Once again, an increasingly popular solution to this problem is to use a virtual machine and/or a container. With a Vagrant VM, for example, you can share the same machine, not just the same environment, among all developers and servers. Working in this way saves time and reliability, although it does admittedly have some negative effect on the performance of the system.
I love logs and sending data to them. In a small application, it's enough to have a single logfile on the filesystem. But if you're using a read-only system (such as Heroku), or if you are going to create and remove servers on a regular basis with Chef or Puppet, or if you have multiple servers, you will likely want to have logs as an external service.
Now, old-time UNIX users might say that syslog is a good solution for this. And indeed, syslog is fairly flexible and allows you to use one system as the logging server, with the others acting as clients.
The 12-factor suggestion is to go one step further than this, treating a log as a writable event stream to which you send all of your data. Where does it go? It might be syslog, but it's more likely going to be a third-party service, which will allow you to search and filter through the logs more easily than would be possible in simple text files.
I must admit there's still come comfort in my being able to run a tail -f on a textual logfile or grep on a file that's of interest to me. But I have used some third-party logging solutions, such as Papertrail, and have come away impressed. There also are open-source solutions, such as Greylog2, which some of my clients have used to great satisfaction.
The final factor in a 12-factor app is that of administrative processes. Now, I often compare a Web app to a hotel, in that the end user sees only the minority of the actual workings. Just as guests never see the kitchen, laundry or administrative offices of a hotel, users of a Web app never see the administrative pages, which often can be extensive, powerful and important.
However, the 12-factor app prescription for admin processes isn't about administrative parts of the site. Rather, it's about the administrative tasks that you need to do, such as updating the database.
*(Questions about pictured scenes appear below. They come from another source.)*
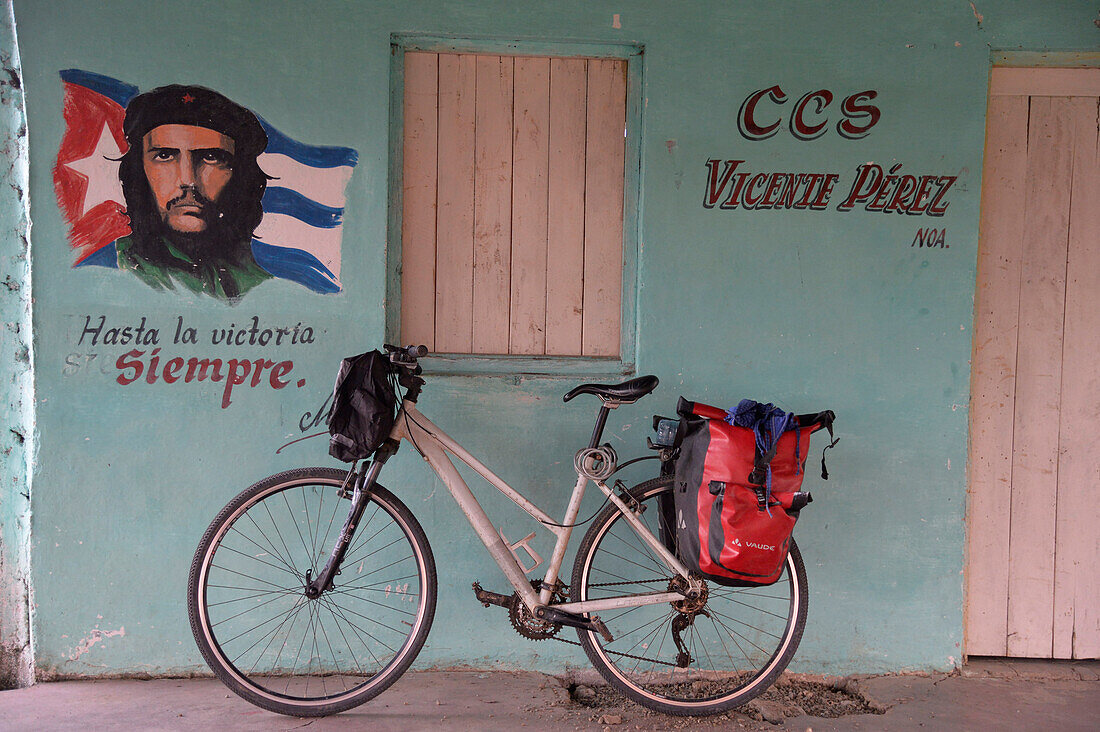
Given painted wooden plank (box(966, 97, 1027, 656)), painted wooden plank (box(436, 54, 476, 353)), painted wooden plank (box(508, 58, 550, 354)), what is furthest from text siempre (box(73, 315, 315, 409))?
painted wooden plank (box(966, 97, 1027, 656))

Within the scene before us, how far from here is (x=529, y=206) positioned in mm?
3203

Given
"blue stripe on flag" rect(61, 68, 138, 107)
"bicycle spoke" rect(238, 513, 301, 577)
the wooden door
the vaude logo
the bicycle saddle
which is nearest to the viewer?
the vaude logo

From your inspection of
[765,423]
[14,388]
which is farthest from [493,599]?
[14,388]

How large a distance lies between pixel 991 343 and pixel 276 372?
3099mm

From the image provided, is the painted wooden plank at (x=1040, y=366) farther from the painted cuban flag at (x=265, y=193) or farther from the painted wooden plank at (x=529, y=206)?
the painted cuban flag at (x=265, y=193)

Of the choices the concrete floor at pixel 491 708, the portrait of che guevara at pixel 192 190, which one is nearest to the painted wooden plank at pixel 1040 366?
the concrete floor at pixel 491 708

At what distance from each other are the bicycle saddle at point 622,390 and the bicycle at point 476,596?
7 cm

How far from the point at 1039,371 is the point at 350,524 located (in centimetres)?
300

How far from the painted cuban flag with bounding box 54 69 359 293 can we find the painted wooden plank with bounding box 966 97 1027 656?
9.10 feet

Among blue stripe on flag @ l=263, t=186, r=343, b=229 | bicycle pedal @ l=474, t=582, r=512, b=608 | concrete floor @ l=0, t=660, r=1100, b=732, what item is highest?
blue stripe on flag @ l=263, t=186, r=343, b=229

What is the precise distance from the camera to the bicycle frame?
2742 mm

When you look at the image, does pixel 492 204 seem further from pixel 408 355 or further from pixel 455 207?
pixel 408 355

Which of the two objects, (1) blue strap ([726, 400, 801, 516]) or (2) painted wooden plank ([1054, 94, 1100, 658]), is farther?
(2) painted wooden plank ([1054, 94, 1100, 658])

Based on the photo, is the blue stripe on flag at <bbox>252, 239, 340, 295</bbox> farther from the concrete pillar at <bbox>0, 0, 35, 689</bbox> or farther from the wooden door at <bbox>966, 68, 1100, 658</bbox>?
the wooden door at <bbox>966, 68, 1100, 658</bbox>
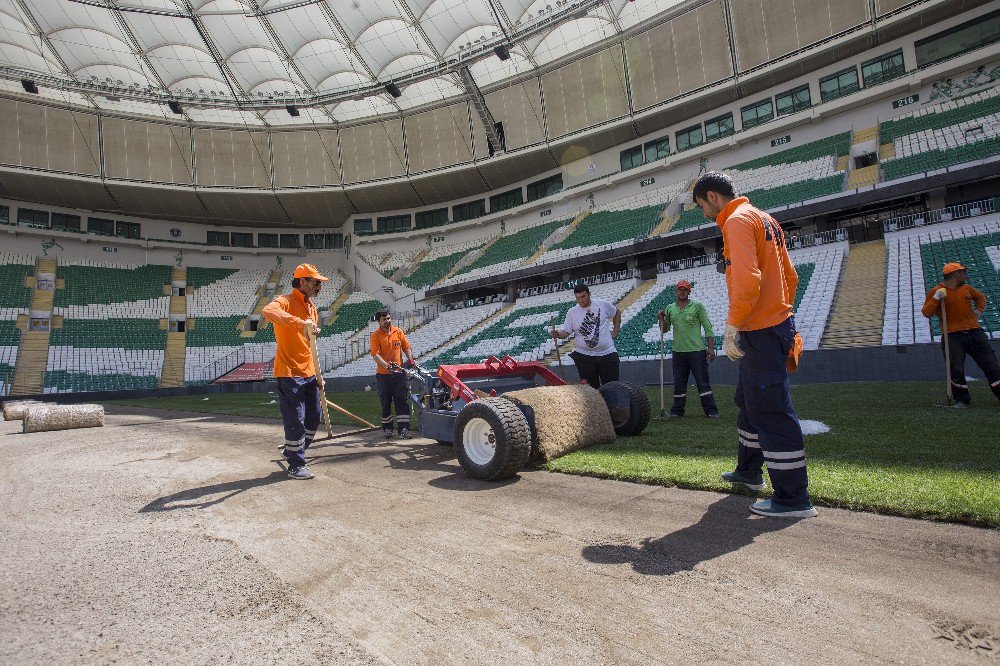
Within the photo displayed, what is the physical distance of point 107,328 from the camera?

This factor says that you really should have a REPL (that is, a read-eval-print loop, aka an interactive shell), and that you can put many administrative tasks into small programs that execute.
I agree that a REPL is one of the most powerful and important aspects of the languages I typically use. And I love database migrations, as opposed to manual tinkering with the database that always can lead to problems. However, I'm not sure if this warrants inclusion as a crucial component of a maintainable Web application.
I see the 12-factor app as a great way to think about Web applications and often to increase their stability and maintainability. In some ways, I see it as similar to design patterns, in that we have gained a language that allows us to communicate with others about our technical design in a way that all can agree on. However, as with design patterns, it's important to see this as a tool, not a religion. Consider your needs, take the 12-factor app prescriptions into account, and apply as necessary. If all goes well, your app will end up being more scalable, reliable and maintainable.